* _Goal of the exercise_:
Please retype every entry as written, and keep the pictures out.

*** Source material Section Begins ***

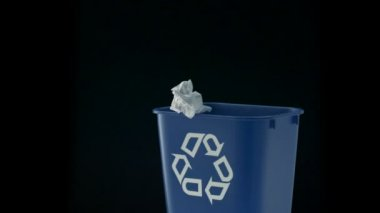Tossing paper into trash can — Stock Video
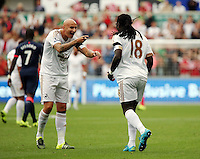 Pictured: Bafetimbi Gomis of Swansea (R) celebrates his opening goal with team mate Jonjo Shelvey (L), making the score 1-0 to his team Saturday 15 August 2015<br />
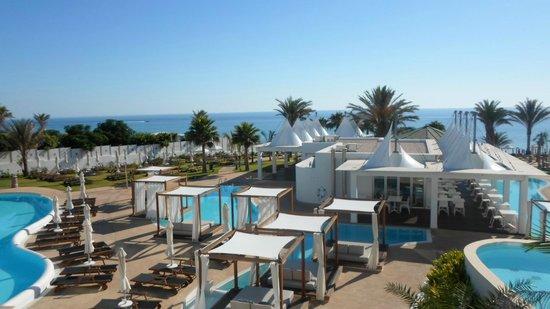 Sunrise Pearl Hotel & Spa: Fischrestaurant und Poolbetten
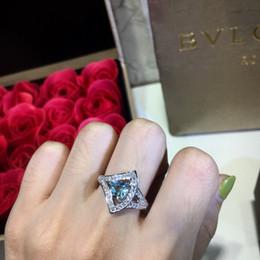 blaue zirkonringe für frauen Rabatt 2019 Weinlese-Ring S925 ziehen Frauen Blumen-Ringe mit Blue Zircon Frauen-Partei-Hochzeit-Verpflichtungs-Geschenk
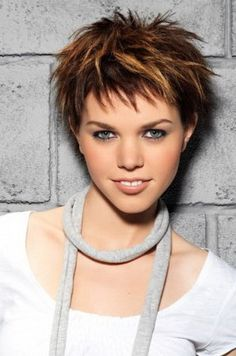 Short choppy haircuts are in fashion and they have ability to change your look. Short choppy haircuts are best suitable for men and women. Short Choppy Haircuts, Short Hairstyles For Women, Hairstyles Haircuts, Cool Hairstyles, Hairstyle Short, European Hairstyles, Choppy Cut, Choppy Bangs, Decent Hairstyle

*** Source material Section Ends ***

* _Reply_:
Tossing paper into trash can — Stock Video
 Pictured: Bafetimbi Gomis of Swansea (R) celebrates his opening goal with team mate Jonjo Shelvey (L), making the score 1-0 to his team Saturday 15 August 2015<br />
 Sunrise Pearl Hotel & Spa: Fischrestaurant und Poolbetten
 blaue zirkonringe für frauen Rabatt 2019 Weinlese-Ring S925 ziehen Frauen Blumen-Ringe mit Blue Zircon Frauen-Partei-Hochzeit-Verpflichtungs-Geschenk
 Short choppy haircuts are in fashion and they have ability to change your look. Short choppy haircuts are best suitable for men and women. Short Choppy Haircuts, Short Hairstyles For Women, Hairstyles Haircuts, Cool Hairstyles, Hairstyle Short, European Hairstyles, Choppy Cut, Choppy Bangs, Decent Hairstyle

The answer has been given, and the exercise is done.